Scenes from St. Augustine -- One of the side streets during our Ghostly Experience walking tour. You can just see the guide, in period dress, beyond the blonde woman. The White Lion restaurant is to the left (I've always wanted to eat there). A wine bar was to our left and the drunk guys on the porch starting making ghost noises and following us. That was funny (and meant I had yet another drunk story to share from our trip). BTW, that's my DH to the right in the green shirt and white ballcap.
I've been doing school planning. Here are the outlines for my two ninth grade classes:
9th Lit/Comp

1st Semester: Fiction
The Short Story: Last Rung on the Ladder, The Scarlet Ibis, etc.
Novel Studies: TKAM, at least one more (A Day No Pigs Would Die or . . . something)

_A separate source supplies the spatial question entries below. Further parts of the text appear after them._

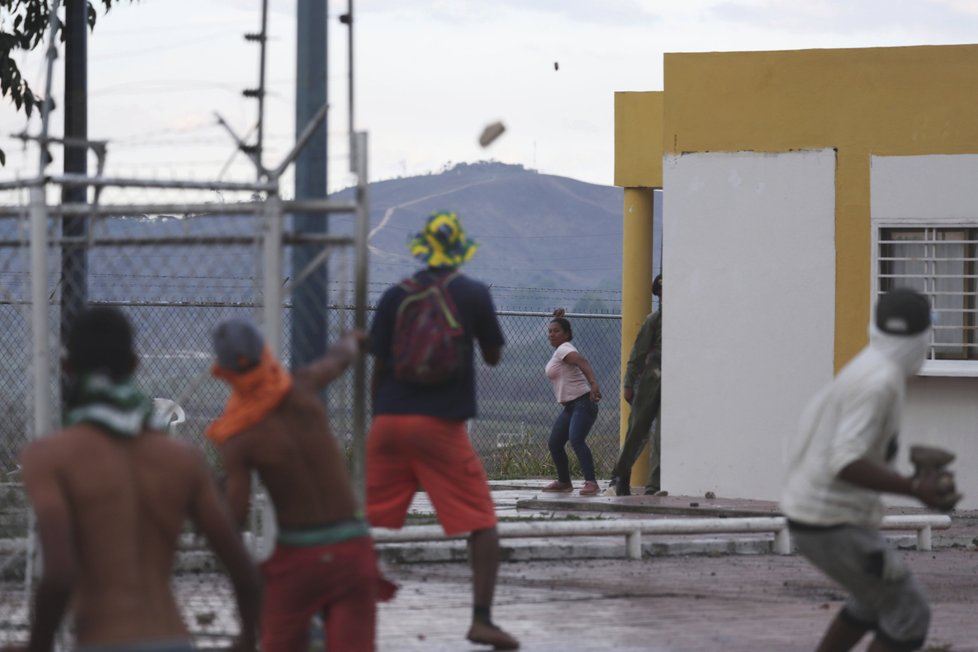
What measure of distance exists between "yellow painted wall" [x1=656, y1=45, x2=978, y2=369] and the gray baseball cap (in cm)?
1043

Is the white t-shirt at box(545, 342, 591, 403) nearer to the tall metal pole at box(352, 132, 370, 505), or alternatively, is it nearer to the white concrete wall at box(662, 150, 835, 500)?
the white concrete wall at box(662, 150, 835, 500)

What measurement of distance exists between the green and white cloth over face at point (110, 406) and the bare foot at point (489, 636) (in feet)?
11.4

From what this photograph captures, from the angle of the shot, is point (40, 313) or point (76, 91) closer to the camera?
point (40, 313)

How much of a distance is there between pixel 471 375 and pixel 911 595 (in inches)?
93.1

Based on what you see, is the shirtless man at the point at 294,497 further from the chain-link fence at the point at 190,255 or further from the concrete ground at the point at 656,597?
the concrete ground at the point at 656,597

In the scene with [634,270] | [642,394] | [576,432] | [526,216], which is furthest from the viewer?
[526,216]

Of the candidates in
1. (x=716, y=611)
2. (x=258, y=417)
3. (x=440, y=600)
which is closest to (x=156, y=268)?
(x=258, y=417)

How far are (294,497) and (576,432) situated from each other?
1082 cm

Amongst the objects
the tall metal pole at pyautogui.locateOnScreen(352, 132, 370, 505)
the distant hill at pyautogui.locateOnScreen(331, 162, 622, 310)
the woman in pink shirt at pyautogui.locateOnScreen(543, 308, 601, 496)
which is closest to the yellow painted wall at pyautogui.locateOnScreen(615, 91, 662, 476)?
the woman in pink shirt at pyautogui.locateOnScreen(543, 308, 601, 496)

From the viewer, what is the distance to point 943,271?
15312mm

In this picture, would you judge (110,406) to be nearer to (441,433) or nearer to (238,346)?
(238,346)

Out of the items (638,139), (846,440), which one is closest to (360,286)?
(846,440)

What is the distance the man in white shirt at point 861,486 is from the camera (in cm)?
579

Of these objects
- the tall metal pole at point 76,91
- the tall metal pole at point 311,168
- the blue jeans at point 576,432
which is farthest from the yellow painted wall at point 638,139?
the tall metal pole at point 311,168
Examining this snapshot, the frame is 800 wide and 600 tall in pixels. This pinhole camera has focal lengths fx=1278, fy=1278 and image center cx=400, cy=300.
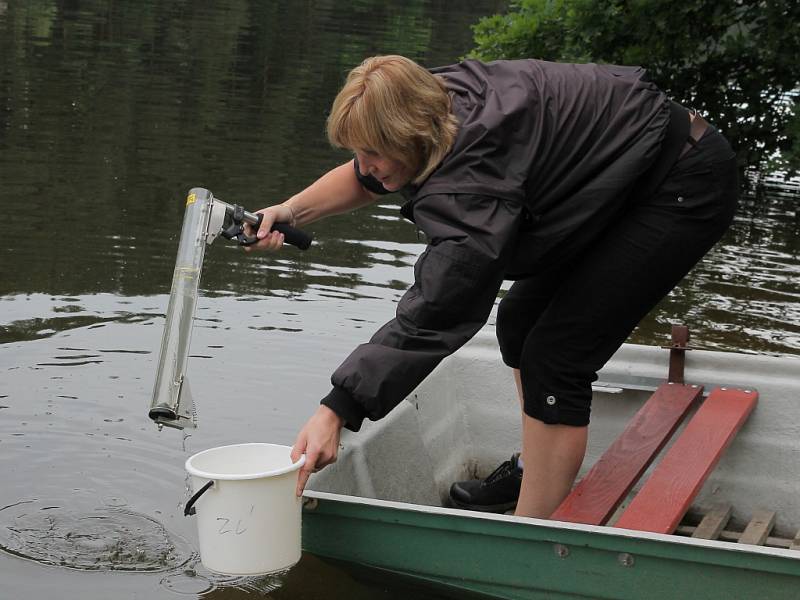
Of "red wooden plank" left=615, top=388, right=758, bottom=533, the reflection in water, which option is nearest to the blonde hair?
"red wooden plank" left=615, top=388, right=758, bottom=533

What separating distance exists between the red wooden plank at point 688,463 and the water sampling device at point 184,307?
1288 mm

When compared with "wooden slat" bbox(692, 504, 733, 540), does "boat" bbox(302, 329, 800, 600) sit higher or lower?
higher

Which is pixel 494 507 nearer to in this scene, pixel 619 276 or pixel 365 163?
pixel 619 276

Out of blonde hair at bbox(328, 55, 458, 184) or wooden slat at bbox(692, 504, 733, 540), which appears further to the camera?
wooden slat at bbox(692, 504, 733, 540)

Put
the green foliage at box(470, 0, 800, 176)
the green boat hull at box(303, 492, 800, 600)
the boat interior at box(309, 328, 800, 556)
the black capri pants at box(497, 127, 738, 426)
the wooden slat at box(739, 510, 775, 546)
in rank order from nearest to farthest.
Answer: the green boat hull at box(303, 492, 800, 600), the black capri pants at box(497, 127, 738, 426), the boat interior at box(309, 328, 800, 556), the wooden slat at box(739, 510, 775, 546), the green foliage at box(470, 0, 800, 176)

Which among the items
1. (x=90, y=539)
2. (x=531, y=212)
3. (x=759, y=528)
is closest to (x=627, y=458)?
(x=759, y=528)

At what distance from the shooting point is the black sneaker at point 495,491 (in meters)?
4.45

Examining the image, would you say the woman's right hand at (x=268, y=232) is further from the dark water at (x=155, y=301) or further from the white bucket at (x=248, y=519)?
the dark water at (x=155, y=301)

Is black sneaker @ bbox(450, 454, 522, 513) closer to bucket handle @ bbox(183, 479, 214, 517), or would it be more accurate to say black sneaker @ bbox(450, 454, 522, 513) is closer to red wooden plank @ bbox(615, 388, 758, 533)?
red wooden plank @ bbox(615, 388, 758, 533)

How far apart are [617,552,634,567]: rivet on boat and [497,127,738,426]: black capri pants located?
51 cm

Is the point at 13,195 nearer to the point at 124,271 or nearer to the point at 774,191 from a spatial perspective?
the point at 124,271

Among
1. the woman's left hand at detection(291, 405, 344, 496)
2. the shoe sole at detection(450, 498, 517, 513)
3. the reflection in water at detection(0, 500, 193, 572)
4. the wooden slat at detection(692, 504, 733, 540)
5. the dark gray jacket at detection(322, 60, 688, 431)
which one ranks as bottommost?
the reflection in water at detection(0, 500, 193, 572)

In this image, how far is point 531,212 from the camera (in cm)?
328

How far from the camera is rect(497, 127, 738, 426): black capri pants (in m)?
3.57
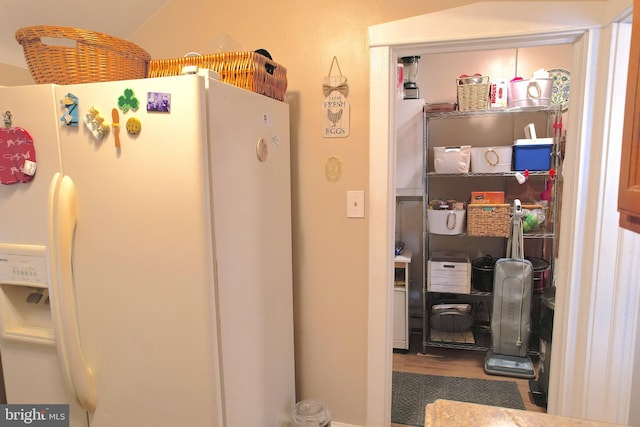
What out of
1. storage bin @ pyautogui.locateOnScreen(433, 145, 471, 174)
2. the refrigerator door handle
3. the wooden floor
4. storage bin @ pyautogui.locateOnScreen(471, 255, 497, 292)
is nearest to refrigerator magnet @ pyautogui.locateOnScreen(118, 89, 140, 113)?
the refrigerator door handle

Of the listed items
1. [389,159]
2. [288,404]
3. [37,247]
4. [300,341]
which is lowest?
[288,404]

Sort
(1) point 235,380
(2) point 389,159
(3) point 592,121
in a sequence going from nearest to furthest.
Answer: (1) point 235,380 < (3) point 592,121 < (2) point 389,159

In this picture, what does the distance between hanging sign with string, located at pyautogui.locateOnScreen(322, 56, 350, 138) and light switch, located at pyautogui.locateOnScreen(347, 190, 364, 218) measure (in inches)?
10.7

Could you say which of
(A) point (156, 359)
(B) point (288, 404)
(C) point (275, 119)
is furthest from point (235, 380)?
(C) point (275, 119)

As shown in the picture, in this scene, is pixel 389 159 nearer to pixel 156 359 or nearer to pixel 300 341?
pixel 300 341

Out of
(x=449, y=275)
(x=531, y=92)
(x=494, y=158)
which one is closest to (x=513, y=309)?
(x=449, y=275)

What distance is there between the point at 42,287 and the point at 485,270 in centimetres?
267

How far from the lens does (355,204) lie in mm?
1726

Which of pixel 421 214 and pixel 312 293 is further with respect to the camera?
pixel 421 214

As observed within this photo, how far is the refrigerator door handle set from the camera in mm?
1136

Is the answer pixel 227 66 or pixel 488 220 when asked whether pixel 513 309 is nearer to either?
pixel 488 220

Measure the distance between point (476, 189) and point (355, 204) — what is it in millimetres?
1730

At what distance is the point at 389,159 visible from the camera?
165cm

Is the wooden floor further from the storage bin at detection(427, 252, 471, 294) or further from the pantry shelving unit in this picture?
the storage bin at detection(427, 252, 471, 294)
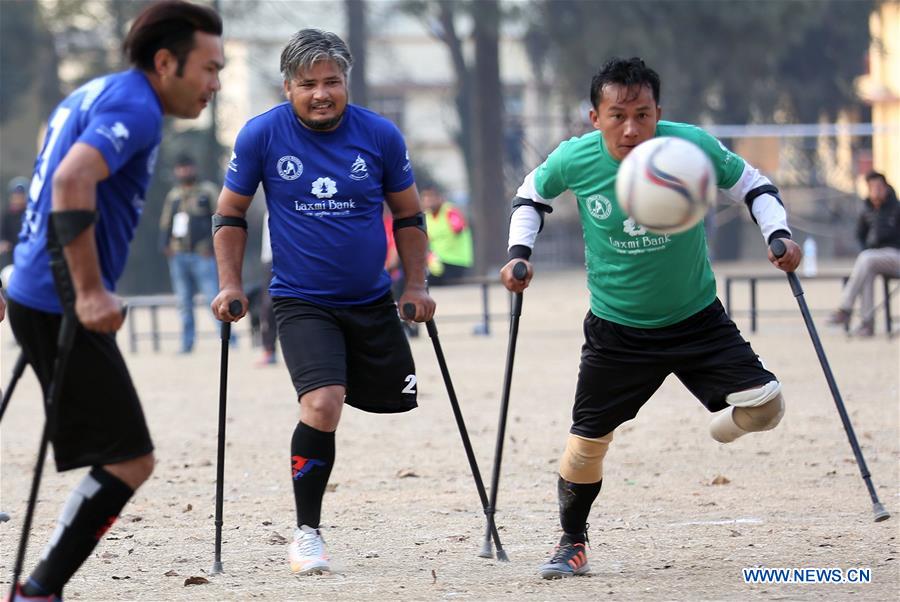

2nd Semester: Drama, Nonfiction, Poetry
Romeo & Juliet
Need one or two high-interest nonfiction books
Poetry study/anthology

9th Writers Workshop

1st Semester:
Skills for High School Success (Multimedia presentations, technical writing)
Literary response & analysis

2nd Semester:
Research: the I-search, unless I come up with something different for research since it seems to have migrated to the 8th grade, anyway an introduction to hefty research project
Poetry anthology to correspond with 9th Lit *or* writing a webquest
Here's my new assessment idea. One thing I do know I'm going to expect of my ninth (and eleventh) graders is the maintenance of an outcome-driven portfolio, which they will use at the end of each semester to lead a parent-teacher-student conference (I think this will be my semester exam the first semester). I've been sketching out my outcomes. Each portfolio should contain artifacts that are evidence of:

1) an engaged leaner
2) an improving writer
3) an active reader
4) a student working toward high school success
5) an active thinker

with the totality of the portfolio showing that the student is making progress on the standards and adapting the habits of mind. Portfolios can be multimedia. Following the parent conference, parents are asked to write a reflective piece on the student's portfolio/presentation. This will mean actively teaching kids how to be reflective, how to use the vocabulary of reflection.

I think I'm going to go back to my old way of teaching vocabulary, which is to integrate two words daily with my DOL. This way, they are still exposed to 360 new words per year. I am horrible about not grading vocab homework. Although, I hate to not use the vocab book. I may think of a way to integrate it (the book) differently, as part of an oral or journal activity.

1 comment:

MJFredrick said...

I always have the worst time teaching vocabulary. It's so hard to be consistent. My biggest concern is math and science vocabulary. I have a word wall but I don't know the best way to use it.

BTW, I HATED The Scarlet Ibis. I still remember how sad that story was!